──────── TEXTO DE ESTUDIO ────────

Como se puede apreciar por lo dicho, este libro no está pensado como libro de texto o como un manual que exponga y analice orde­nadamente el cúmulo de conocimientos cristológicos que la Iglesia ha ido declarando a lo largo de su historia. Es más bien un ensayo, en el que intentamos exponer y analizar los que nos parecen ser puntos fundamentales de la cristología, permanentes y recurrentes. Sí intentamos escribir desde la realidad de la fe, desencadenada por el acontecimiento de Jesucristo, y desde la realidad de las víctimas en el presente. Digamos una palabra sobre ambas cosas.

──────── MATERIAL PROPORCIONADO ────────

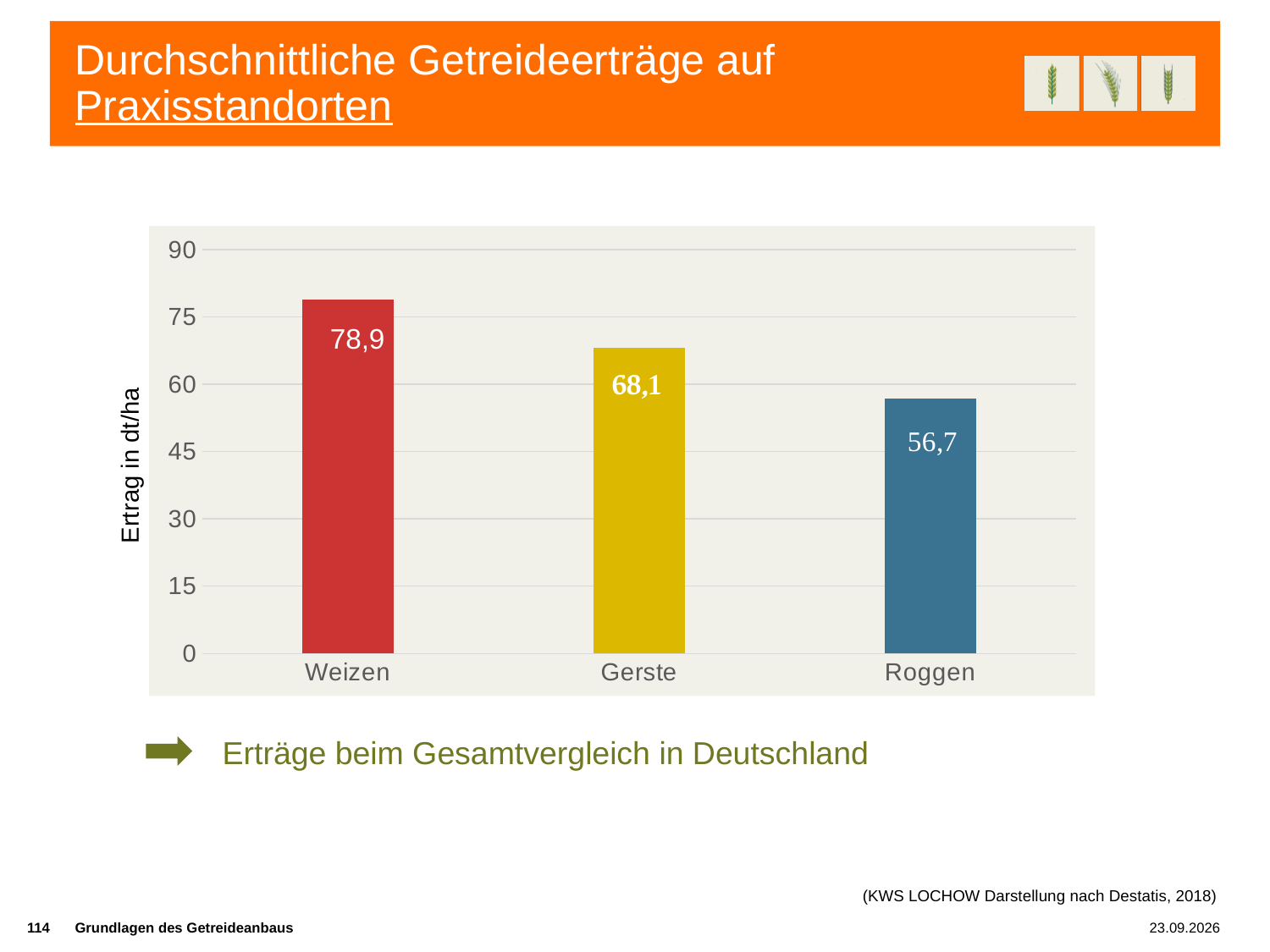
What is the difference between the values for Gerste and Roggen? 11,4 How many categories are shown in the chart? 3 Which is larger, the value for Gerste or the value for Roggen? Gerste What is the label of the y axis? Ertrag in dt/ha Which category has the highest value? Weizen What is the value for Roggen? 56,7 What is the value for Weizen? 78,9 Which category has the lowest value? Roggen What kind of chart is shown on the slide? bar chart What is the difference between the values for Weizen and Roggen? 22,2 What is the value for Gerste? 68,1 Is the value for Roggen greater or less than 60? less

────────

ENUNCIADO DE LA TAREA: Prosigue, por favor, el texto de estudio sobre la cristología justo a partir de su última oración.

RESPUESTA ESCRITA:
1. LA FE EN JESUCRISTO

En este libro seguimos hablando sobre Jesucristo, pero de una ma­nera diferente a como lo hacíamos en el anterior. La vida de Jesús, en efecto, está escrita desde la fe, pero, con todo, Jesús de Nazaret es un dato objetivo exterior a nosotros, dato que en principio puede ser analizado y teologizado en sí mismo. La resurrección, sin embar­go, no es una realidad histórica como la de Jesús, sino que es una realidad distinta, histórico-escatológica, de modo que los textos sobre ella expresan ante todo la experiencia y la fe reales de los testigos. Y las cristologías neotestamentarias y conciliares son ya claras reflexiones de fe, afirman quién es Jesucristo una vez que ya existe fe en él. En otras palabras, los textos sobre Jesucristo son de dos tipos: unos, que presentan la historia de Jesús (aunque sea leída des­de la fe), y otros, que presentan la historia de la fe de unos seres humanos (aunque tiene un referente, Jesucristo, que la origina). Y aquí está la discontinuidad fundamental entre los dos libros.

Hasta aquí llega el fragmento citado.